From the text on Amazon and sick pay, reproduce word for word the passage that opens with the words containing "The first quarter" and closes with "of the year.".

SOURCE DOCUMENT:
Start of Block

The first quarter of 2020 saw a surge in Amazon sales as a result of the coronavirus (Covid-19) lockdown. Sales are also expected to increase again in the second three months of the year.
According to the Bloomberg Billionaires Index daily ranking on 1 May, Amazon founder Jeff Bezos is the world’s richest man. The pandemic has also resulted in his personal wealth rising by £19bn. And the increase in online shopping has boosted the company’s share price.
Yet despite Amazon’s great wealth, which has been increasing over the last 20 years, employees at the tech giant have had to protest and strike for better working conditions. And even in the face of a global pandemic, many of these employees could still go without sick pay.
Sick pay at Amazon
Such large revenue would be impossible without the hard work of Amazon’s 798,000 contracted employees. So the welfare of these and every employee is essential. Yet they aren’t being adequately looked after by the tech giant when it comes to basic sick pay. Amazon has promised to provide its staff with up to two weeks paid sick leave if they test positive for coronavirus. But some say the company is not completely following through on this.
Amazon and other companies to offer paid sick leave to employees that self-report as sick or need to self-isolate because they are symptomatic.

End of Block

DATA SUPPLIED:

Start of Block

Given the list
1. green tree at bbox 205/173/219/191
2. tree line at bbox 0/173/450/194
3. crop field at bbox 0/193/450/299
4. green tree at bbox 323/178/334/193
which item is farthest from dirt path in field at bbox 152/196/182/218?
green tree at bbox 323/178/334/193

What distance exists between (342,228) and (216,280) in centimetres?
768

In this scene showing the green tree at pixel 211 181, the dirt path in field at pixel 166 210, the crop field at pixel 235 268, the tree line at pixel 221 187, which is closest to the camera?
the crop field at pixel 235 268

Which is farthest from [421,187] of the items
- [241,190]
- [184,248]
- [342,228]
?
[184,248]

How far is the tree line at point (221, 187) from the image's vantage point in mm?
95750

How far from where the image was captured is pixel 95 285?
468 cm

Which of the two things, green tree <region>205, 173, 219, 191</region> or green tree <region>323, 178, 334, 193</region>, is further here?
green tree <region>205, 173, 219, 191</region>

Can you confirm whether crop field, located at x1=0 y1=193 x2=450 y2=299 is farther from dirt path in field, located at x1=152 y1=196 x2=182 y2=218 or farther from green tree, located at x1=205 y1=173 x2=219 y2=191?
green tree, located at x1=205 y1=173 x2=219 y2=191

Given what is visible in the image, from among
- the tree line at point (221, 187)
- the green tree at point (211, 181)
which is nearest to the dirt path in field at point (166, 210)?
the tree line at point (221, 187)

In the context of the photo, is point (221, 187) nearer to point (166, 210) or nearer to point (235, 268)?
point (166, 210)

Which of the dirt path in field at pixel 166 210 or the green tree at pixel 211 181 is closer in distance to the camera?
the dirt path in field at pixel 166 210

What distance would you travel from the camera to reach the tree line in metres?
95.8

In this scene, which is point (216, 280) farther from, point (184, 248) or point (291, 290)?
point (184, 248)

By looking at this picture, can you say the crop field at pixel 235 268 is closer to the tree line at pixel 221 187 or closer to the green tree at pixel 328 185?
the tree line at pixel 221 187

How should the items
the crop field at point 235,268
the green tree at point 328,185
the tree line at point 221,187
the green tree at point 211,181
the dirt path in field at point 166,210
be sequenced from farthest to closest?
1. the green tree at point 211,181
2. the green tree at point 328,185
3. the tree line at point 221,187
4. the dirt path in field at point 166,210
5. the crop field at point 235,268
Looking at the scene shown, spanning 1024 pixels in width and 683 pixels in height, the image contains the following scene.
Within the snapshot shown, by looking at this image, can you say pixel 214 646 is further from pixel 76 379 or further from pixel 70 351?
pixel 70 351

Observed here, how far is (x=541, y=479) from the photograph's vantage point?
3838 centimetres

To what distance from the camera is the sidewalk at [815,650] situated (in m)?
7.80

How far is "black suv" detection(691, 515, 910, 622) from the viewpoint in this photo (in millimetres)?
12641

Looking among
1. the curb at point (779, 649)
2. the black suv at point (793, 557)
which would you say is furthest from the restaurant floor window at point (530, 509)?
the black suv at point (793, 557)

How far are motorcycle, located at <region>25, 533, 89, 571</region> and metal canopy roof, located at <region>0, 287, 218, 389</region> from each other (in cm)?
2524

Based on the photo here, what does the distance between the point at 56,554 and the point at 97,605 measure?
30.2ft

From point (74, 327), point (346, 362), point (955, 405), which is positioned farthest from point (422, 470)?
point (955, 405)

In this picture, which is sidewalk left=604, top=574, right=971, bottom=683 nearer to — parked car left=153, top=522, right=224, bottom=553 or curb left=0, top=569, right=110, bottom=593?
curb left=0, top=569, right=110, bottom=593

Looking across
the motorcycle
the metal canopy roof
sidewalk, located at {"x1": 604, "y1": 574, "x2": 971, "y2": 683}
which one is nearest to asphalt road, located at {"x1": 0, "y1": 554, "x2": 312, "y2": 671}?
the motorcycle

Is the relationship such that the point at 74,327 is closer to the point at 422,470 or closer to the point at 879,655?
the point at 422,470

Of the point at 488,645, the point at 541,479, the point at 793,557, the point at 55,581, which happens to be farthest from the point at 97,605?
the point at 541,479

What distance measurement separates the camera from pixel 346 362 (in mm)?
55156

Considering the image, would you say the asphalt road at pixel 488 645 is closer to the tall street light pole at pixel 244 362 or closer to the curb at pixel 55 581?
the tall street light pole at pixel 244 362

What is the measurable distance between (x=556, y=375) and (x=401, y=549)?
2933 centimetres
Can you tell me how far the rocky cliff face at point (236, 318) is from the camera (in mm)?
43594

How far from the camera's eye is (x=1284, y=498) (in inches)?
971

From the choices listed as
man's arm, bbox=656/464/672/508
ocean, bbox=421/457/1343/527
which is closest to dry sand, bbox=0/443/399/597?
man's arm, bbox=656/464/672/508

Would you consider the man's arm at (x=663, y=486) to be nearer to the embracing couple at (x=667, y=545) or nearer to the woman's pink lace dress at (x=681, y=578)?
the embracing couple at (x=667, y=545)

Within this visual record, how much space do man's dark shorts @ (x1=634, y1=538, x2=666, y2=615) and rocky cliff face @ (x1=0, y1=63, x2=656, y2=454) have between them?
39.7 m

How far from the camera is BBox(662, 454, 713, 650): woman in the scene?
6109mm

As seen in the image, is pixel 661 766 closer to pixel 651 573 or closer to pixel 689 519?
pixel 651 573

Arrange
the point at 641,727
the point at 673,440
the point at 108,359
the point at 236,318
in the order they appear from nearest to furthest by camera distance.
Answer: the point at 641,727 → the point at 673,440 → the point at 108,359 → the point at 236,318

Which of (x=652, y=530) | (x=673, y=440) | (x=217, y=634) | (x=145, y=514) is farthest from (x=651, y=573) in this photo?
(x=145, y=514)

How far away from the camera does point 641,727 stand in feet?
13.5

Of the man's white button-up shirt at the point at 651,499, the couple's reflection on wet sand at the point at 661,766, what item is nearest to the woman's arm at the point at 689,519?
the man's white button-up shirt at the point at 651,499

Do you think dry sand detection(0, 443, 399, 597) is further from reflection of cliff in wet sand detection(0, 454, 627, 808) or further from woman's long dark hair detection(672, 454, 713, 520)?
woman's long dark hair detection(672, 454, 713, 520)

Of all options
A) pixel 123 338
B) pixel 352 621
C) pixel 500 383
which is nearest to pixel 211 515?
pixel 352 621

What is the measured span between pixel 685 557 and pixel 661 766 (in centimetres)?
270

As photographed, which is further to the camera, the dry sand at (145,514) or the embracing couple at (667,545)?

End of Block

EXERCISE OUTPUT:
The first quarter of 2020 saw a surge in Amazon sales as a result of the coronavirus (Covid-19) lockdown. Sales are also expected to increase again in the second three months of the year.